═════ DATASET RECORDS ═════

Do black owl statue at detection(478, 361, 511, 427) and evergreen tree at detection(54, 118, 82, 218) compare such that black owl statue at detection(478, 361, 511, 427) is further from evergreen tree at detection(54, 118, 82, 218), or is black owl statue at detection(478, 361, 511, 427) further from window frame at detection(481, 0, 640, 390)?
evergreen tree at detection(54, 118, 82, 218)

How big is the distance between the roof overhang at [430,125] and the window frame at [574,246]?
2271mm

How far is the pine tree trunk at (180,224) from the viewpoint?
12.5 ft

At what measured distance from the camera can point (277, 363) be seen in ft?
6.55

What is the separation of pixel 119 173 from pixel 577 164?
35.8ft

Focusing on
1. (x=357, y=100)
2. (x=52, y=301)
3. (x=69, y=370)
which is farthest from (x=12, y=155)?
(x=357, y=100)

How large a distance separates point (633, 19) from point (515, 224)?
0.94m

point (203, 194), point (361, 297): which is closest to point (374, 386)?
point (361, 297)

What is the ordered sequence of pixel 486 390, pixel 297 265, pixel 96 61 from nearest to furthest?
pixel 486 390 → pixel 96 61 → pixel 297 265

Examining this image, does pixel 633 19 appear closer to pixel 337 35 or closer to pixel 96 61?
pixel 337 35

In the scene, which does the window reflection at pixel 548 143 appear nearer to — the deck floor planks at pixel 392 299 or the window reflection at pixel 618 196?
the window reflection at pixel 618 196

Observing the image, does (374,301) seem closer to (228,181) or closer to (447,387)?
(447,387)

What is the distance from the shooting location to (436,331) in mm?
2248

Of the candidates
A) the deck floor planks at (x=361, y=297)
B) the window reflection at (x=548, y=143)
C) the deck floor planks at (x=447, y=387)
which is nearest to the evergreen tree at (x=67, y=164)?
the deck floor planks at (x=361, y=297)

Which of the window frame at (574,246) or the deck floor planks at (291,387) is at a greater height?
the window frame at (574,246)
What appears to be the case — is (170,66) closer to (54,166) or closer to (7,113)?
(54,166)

═════
═════ DATASET RECORDS ═════

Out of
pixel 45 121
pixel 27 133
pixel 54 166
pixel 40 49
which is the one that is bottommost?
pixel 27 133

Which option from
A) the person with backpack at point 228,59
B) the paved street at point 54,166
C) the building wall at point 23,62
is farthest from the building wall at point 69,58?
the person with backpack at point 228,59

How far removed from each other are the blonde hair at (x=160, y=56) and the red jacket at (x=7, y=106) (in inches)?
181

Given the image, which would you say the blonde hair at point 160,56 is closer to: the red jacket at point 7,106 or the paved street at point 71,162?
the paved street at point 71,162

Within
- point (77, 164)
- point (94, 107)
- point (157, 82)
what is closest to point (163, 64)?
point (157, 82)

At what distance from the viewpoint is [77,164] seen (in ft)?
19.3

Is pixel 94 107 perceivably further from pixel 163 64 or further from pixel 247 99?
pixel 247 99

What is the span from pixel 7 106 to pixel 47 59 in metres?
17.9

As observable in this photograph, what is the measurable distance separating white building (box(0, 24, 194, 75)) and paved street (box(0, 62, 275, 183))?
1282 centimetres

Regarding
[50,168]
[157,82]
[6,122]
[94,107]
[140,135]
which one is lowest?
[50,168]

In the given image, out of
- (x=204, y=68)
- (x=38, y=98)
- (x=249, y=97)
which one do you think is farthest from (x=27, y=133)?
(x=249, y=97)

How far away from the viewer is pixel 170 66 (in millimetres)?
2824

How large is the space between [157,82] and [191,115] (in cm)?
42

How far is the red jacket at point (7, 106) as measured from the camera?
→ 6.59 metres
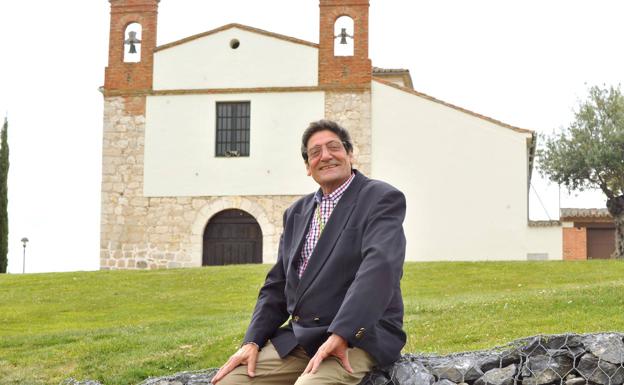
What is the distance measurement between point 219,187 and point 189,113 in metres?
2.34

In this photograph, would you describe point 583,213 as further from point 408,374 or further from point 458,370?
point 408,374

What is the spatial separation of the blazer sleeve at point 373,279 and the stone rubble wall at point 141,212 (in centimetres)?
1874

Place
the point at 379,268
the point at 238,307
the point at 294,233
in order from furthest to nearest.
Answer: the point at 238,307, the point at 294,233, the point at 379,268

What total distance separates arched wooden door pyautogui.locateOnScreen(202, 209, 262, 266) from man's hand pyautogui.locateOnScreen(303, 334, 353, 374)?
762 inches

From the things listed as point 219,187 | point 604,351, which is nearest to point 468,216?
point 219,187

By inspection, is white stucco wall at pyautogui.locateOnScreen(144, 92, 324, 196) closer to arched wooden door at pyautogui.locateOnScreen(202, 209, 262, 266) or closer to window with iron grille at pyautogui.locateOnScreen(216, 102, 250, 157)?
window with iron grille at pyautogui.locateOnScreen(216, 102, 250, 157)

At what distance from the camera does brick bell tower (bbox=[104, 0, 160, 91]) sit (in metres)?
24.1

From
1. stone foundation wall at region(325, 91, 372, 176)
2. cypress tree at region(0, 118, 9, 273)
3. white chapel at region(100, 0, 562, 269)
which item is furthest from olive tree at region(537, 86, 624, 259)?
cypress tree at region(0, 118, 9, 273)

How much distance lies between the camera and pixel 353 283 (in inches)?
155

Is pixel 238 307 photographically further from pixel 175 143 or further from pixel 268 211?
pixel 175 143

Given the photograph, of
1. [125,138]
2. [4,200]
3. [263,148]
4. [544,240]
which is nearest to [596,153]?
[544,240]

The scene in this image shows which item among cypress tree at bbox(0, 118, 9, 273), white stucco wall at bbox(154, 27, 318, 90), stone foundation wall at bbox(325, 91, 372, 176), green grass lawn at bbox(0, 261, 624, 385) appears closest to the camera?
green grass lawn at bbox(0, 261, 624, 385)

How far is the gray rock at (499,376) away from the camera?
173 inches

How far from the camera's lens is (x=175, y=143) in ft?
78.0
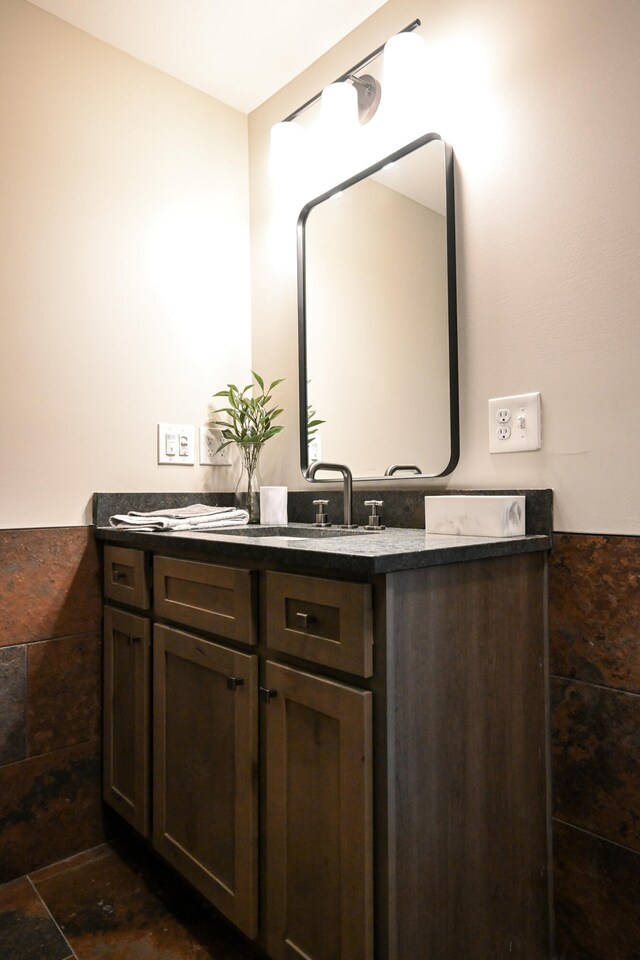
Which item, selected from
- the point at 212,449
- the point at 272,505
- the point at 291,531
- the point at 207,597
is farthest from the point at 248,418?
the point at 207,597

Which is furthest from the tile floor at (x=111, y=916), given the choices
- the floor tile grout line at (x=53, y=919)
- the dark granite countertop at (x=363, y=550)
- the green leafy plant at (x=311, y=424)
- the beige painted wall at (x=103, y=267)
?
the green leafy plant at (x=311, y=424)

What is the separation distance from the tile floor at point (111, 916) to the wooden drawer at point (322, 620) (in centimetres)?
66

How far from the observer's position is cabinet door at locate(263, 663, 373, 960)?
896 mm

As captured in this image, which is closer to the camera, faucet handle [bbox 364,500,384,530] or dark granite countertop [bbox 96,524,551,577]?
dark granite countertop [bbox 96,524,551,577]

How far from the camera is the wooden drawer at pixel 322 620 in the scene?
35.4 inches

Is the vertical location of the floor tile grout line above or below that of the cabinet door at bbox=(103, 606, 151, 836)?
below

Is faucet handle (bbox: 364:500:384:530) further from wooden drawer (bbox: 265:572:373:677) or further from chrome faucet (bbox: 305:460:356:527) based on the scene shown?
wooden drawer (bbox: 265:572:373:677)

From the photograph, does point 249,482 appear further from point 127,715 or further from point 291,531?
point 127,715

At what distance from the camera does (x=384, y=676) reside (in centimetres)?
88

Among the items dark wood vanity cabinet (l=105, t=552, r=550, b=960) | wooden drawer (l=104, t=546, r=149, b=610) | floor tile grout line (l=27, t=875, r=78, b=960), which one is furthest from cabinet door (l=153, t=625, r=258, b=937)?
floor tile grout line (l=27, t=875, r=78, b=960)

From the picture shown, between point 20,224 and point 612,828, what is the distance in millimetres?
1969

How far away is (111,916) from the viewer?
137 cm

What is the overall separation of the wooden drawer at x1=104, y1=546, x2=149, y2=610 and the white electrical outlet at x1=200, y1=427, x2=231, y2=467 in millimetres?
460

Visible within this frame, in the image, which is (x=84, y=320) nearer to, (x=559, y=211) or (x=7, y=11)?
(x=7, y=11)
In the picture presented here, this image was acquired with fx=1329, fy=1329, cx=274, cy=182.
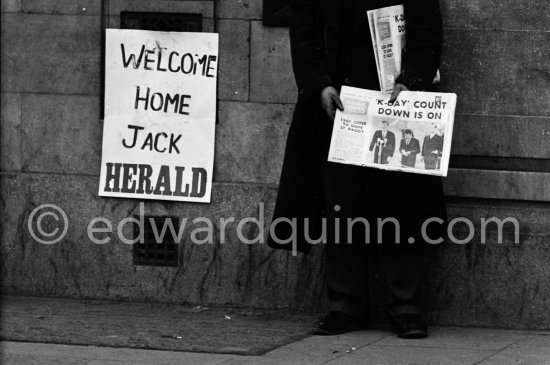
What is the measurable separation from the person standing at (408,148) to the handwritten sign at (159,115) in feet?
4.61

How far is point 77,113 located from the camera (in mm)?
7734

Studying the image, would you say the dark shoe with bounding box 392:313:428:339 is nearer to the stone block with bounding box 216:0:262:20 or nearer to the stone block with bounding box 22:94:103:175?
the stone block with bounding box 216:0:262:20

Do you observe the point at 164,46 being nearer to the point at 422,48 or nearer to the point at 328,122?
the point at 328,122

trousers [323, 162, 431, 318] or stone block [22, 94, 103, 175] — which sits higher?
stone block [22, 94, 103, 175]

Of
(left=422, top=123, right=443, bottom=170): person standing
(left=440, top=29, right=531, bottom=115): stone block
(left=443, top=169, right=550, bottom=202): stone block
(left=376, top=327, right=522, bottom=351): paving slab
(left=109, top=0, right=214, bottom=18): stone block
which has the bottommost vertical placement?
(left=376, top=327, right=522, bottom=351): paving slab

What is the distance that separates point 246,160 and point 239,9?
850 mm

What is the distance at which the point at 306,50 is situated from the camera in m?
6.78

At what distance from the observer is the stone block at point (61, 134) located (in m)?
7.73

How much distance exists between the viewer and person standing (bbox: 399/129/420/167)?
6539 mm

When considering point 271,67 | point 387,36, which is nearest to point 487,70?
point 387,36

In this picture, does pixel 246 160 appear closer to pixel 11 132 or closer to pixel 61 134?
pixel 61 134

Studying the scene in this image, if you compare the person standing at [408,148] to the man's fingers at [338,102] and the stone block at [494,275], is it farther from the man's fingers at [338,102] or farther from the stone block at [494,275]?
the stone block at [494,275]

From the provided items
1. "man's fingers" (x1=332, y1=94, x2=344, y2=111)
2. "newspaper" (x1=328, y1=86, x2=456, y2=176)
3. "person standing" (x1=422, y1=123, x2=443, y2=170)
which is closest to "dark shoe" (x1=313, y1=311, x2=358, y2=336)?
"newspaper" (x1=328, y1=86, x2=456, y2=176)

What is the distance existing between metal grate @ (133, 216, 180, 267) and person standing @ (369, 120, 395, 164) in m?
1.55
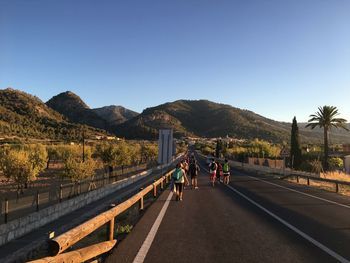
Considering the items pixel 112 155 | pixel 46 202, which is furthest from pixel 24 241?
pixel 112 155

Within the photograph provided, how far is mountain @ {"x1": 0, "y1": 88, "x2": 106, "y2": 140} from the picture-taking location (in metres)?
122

═════

Locate every line in the entries above that contains the string "bottommost", and copy each of those lines. Match case exactly.

which is the one that is bottommost?
which has the bottommost vertical placement?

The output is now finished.